Required task:
Report each line of the items below that contains the string "detection", reproducing those lines in full. Treat uppercase and lowercase letters as distinct when matching.

[Rows from a spatial reasoning dataset]

-------------------------

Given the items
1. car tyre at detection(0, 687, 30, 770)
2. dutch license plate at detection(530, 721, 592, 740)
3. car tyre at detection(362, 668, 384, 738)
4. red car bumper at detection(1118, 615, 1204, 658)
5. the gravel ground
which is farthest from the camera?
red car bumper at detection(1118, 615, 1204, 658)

-------------------------

Result for this task:
1. car tyre at detection(0, 687, 30, 770)
2. dutch license plate at detection(530, 721, 592, 740)
3. car tyre at detection(362, 668, 384, 738)
4. red car bumper at detection(1118, 615, 1204, 658)
red car bumper at detection(1118, 615, 1204, 658)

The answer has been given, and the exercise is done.